LRT also offers scholarships to former fellows, who have completed the six-month training programme, to pursue graduate studies at Icelandic universities in land restoration and related subjects.

LRT participates in conferences related to issues of land restoration and sustainable land management through planning and attending symposiums and workshops, as well as supporting former fellows to present their work.

Who we are

LRT is implemented jointly by the  Agricultural University of Iceland and the Soil Conservation Service of Iceland, and builds on the knowledge and expertise of different partners by liaising with a wide range of Icelandic and international institutions and organisations.

LRT is funded by the Icelandic Ministry for Foreign Affairs as a part of the government’s international development cooperation efforts. The Programme was launched in 2007, was a United Nations University Programme from 2010 to 2019, and on 1 January 2020 became a part of GRÓ, a UNESCO Category 2 Centre in Iceland.

Implementing institutions

The Agricultural University of Iceland (AUI) is founded on previous research and educational institutes with a long history of research related to assessment of land condition, grazing management, soils and soil erosion, soil conservation research and land restoration; all emphases that reflect national priority to combat land degradation and restore degraded ecosystems. The university is also involved in international climate change research, focusing on both ecosystem carbon flux and carbon sequestration in relation to reclamation and land use change.
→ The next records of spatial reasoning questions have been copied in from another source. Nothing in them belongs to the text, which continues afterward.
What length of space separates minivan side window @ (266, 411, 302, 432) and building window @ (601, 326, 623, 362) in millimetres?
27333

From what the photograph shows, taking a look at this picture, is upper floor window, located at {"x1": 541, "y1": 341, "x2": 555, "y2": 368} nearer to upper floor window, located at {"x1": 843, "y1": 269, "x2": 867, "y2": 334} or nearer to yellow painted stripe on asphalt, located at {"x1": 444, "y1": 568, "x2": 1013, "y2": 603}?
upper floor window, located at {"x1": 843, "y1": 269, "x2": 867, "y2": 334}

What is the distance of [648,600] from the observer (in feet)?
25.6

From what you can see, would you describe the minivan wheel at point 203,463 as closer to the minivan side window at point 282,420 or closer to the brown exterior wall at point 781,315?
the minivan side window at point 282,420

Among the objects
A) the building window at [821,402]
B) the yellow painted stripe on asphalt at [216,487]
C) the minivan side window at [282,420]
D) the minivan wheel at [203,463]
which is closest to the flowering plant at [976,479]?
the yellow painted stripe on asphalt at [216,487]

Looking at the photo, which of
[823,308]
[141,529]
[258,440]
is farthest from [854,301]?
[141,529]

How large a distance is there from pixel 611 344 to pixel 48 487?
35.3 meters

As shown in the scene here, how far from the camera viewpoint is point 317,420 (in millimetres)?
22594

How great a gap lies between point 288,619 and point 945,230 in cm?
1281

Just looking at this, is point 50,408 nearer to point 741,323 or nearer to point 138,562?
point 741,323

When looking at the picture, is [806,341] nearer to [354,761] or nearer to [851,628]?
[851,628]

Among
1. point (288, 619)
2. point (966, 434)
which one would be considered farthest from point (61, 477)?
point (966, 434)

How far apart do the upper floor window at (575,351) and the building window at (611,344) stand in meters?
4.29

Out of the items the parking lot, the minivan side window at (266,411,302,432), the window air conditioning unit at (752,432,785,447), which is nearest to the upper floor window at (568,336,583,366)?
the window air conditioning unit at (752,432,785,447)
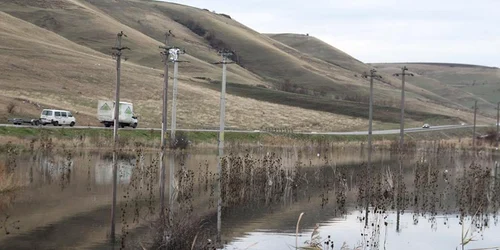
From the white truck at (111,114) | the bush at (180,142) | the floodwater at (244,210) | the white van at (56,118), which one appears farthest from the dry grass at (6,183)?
the white truck at (111,114)

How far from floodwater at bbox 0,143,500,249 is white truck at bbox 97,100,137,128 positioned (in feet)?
99.2

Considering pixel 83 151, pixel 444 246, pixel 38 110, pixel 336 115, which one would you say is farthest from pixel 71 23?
pixel 444 246

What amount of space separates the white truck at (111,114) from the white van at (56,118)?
3.67 m

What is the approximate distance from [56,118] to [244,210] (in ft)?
144

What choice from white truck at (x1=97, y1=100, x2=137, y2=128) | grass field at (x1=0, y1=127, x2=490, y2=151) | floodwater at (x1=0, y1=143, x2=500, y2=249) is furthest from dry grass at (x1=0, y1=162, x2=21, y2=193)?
white truck at (x1=97, y1=100, x2=137, y2=128)

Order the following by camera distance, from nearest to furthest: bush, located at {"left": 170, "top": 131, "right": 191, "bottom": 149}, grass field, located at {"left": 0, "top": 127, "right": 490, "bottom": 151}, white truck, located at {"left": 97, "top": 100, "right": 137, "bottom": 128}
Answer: grass field, located at {"left": 0, "top": 127, "right": 490, "bottom": 151}, bush, located at {"left": 170, "top": 131, "right": 191, "bottom": 149}, white truck, located at {"left": 97, "top": 100, "right": 137, "bottom": 128}

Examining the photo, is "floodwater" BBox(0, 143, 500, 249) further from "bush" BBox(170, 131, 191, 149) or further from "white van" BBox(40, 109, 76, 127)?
"white van" BBox(40, 109, 76, 127)

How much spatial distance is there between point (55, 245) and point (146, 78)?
9751 centimetres

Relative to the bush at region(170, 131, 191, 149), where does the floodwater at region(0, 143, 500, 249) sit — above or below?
below

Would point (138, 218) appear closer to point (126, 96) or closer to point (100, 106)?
point (100, 106)

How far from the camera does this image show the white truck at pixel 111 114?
73.8 meters

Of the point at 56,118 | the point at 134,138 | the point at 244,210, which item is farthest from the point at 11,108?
the point at 244,210

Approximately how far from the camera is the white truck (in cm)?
7381

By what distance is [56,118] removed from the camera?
69.2m
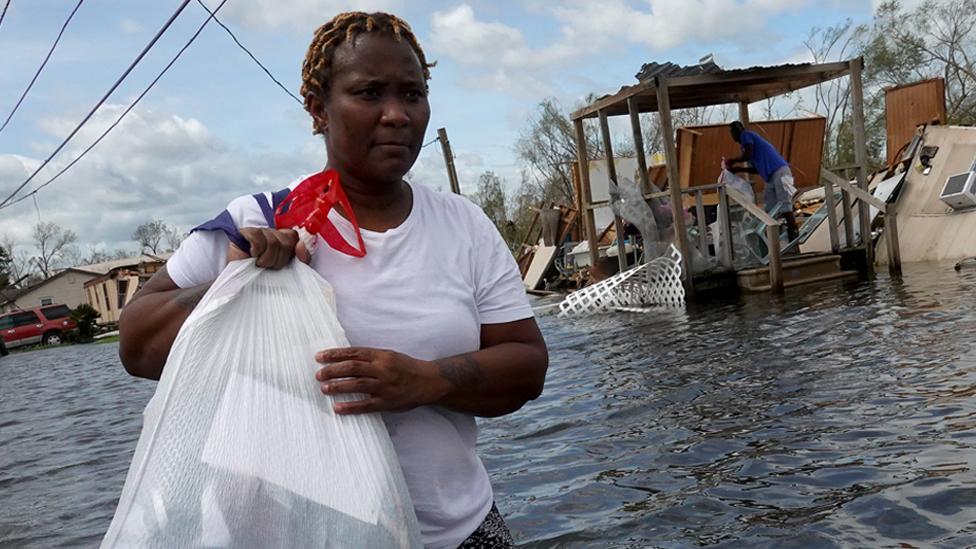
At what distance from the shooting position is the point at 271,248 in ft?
4.93

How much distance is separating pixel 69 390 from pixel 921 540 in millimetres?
13572

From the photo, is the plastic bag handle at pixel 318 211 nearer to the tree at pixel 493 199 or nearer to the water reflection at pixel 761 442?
the water reflection at pixel 761 442

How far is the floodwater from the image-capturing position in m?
3.90

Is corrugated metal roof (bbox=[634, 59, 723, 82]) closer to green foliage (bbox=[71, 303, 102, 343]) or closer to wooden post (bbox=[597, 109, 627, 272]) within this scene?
wooden post (bbox=[597, 109, 627, 272])

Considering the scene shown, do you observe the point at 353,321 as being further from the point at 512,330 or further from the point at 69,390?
the point at 69,390

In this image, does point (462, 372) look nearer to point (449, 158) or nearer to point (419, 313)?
point (419, 313)

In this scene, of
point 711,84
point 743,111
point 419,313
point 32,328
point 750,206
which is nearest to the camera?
point 419,313

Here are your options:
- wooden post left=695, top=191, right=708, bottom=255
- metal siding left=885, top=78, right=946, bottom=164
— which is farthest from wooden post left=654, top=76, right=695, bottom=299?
metal siding left=885, top=78, right=946, bottom=164

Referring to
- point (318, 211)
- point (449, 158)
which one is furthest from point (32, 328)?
point (318, 211)

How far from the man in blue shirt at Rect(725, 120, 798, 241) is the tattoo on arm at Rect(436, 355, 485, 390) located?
12004mm

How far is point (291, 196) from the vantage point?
1.62m

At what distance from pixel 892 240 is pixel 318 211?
14.1 meters

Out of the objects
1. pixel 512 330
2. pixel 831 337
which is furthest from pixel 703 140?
pixel 512 330

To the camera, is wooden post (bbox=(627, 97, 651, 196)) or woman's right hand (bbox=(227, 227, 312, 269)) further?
wooden post (bbox=(627, 97, 651, 196))
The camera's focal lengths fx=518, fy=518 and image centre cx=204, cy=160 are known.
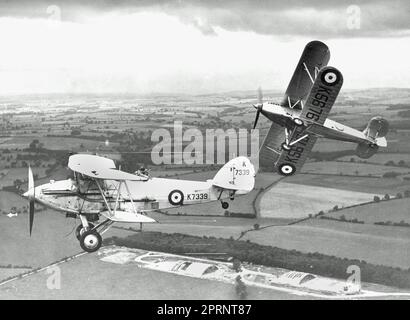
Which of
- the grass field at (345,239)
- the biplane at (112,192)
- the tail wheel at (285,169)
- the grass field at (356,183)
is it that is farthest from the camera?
the grass field at (356,183)

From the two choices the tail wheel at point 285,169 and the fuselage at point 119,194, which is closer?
the fuselage at point 119,194

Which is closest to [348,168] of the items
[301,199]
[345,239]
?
[301,199]

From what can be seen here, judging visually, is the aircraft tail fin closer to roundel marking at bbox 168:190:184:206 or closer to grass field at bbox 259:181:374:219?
roundel marking at bbox 168:190:184:206

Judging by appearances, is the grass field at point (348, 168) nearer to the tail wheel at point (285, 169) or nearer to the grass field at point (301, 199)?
the grass field at point (301, 199)

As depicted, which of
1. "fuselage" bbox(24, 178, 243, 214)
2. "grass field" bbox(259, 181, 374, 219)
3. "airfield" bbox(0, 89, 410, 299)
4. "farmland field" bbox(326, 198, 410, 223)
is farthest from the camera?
"farmland field" bbox(326, 198, 410, 223)

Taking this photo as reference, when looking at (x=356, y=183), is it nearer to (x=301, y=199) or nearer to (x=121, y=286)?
(x=301, y=199)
The Soil Conservation Service of Iceland  (SCSI) was founded in 1907. It has its headquarters at Gunnarsholt, South Iceland, but operates district offices in most parts of Iceland. The main tasks of the SCSI include combating desertification, sand encroachment and other soil erosion, promotion of sustainable land use and reclamation and restoration of degraded land. The work is on different levels, from policy making and research, to extension services and management of large- and small-scale reclamation projects. Tools include improved understanding of the problems and solutions, education and advice, enhanced land user responsibility and participatory approaches, and regulatory tools.
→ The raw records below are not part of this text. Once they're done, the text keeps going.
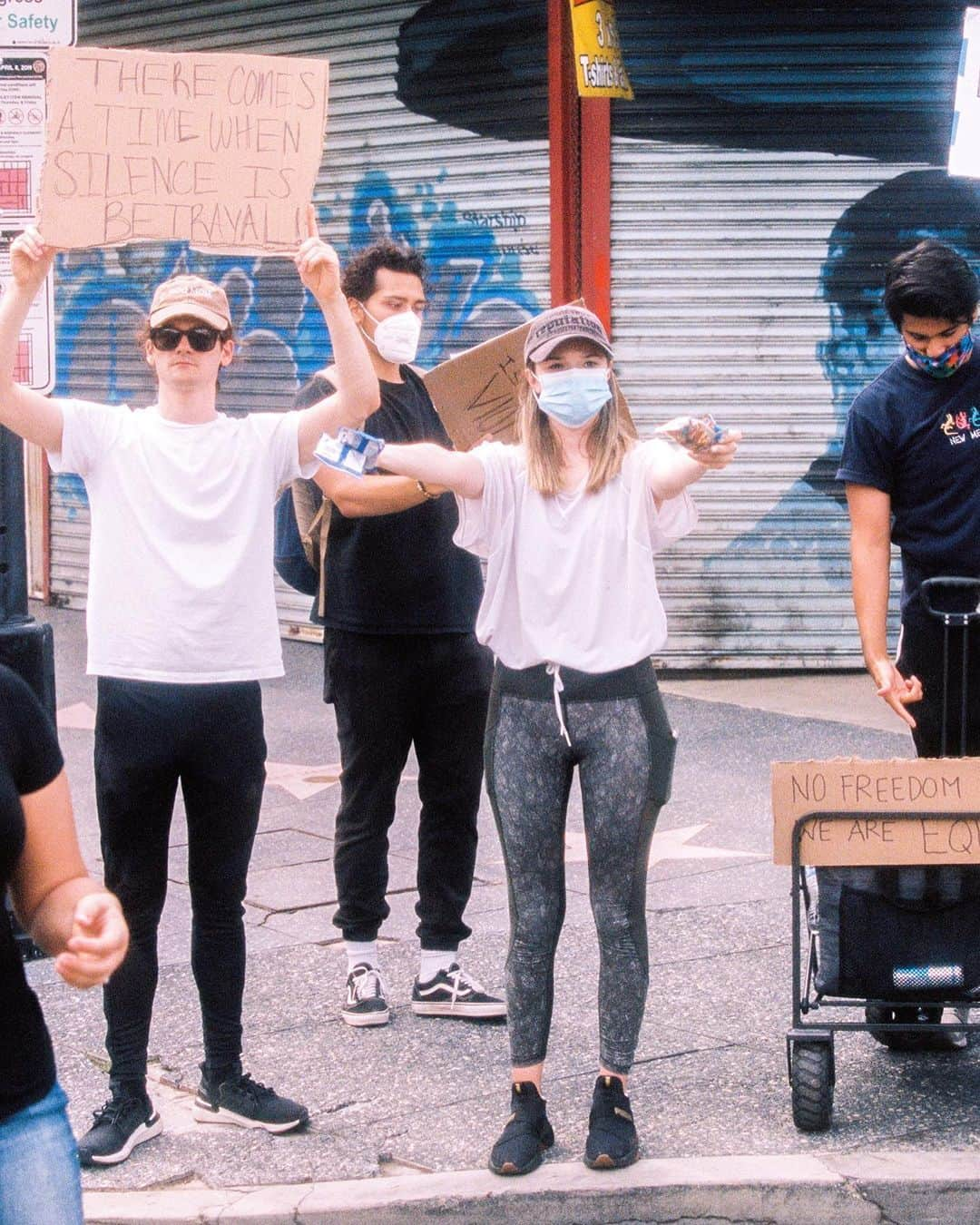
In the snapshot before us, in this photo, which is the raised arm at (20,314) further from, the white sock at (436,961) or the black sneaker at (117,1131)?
the white sock at (436,961)

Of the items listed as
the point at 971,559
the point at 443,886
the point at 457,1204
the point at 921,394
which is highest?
the point at 921,394

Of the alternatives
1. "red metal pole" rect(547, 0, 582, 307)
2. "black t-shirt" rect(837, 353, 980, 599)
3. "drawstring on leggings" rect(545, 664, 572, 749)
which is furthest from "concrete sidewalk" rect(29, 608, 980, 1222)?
"red metal pole" rect(547, 0, 582, 307)

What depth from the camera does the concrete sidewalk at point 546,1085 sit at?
13.8ft

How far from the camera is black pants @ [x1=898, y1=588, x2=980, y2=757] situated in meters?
5.00

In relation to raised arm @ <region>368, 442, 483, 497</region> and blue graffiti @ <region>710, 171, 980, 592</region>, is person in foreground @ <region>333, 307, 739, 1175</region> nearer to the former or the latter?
raised arm @ <region>368, 442, 483, 497</region>

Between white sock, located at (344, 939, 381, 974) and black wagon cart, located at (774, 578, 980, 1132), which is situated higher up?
black wagon cart, located at (774, 578, 980, 1132)

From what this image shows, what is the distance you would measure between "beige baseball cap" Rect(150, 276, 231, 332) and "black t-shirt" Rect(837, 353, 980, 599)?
5.23ft

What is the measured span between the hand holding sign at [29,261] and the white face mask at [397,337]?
1.22 meters

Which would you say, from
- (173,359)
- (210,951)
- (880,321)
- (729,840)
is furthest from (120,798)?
(880,321)

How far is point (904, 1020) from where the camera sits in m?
4.91

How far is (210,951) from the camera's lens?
4641 millimetres

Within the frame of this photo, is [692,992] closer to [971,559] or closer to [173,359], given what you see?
[971,559]

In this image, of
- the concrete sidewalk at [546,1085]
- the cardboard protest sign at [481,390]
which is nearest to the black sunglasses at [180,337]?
the cardboard protest sign at [481,390]

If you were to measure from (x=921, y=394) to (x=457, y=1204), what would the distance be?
90.0 inches
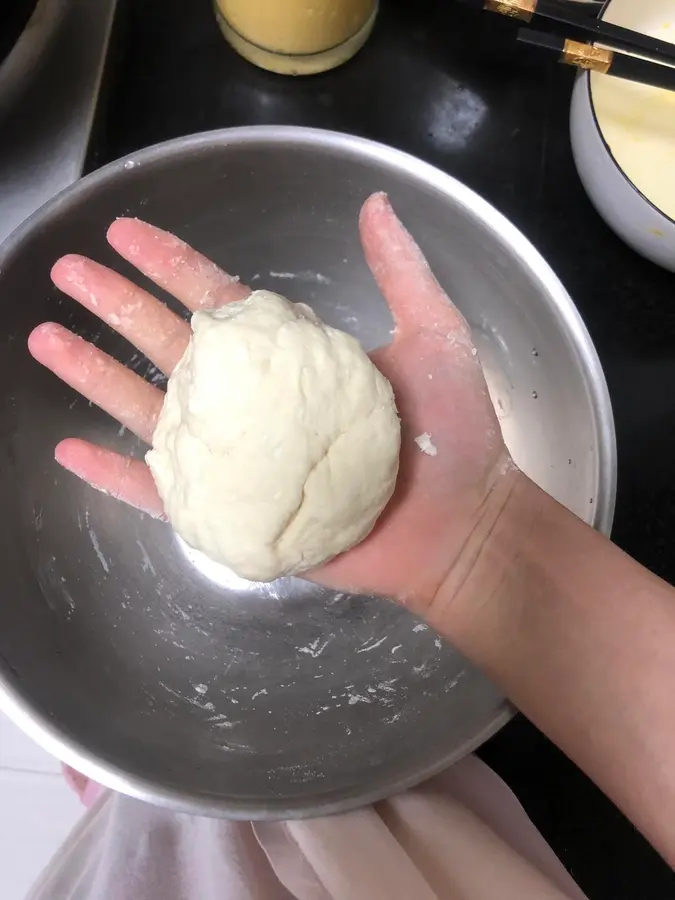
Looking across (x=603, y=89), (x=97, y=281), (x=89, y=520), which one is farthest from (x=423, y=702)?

LRT runs the six-month training programme at the AUI research facilities at Keldnaholt in Reykjavik and the SCSI headquarters in Gunnarsholt. AUI and SCSI offer a solid learning and training environment for the fellows by, for example, providing numerous experts in the field of: soil erosion, desertification processes and assessment methods; the ecology of degradation processes; restoration ecology with focus on severely degraded land; land use and restoration planning; sustainable grazing management (open land, rangelands) and soil conservation.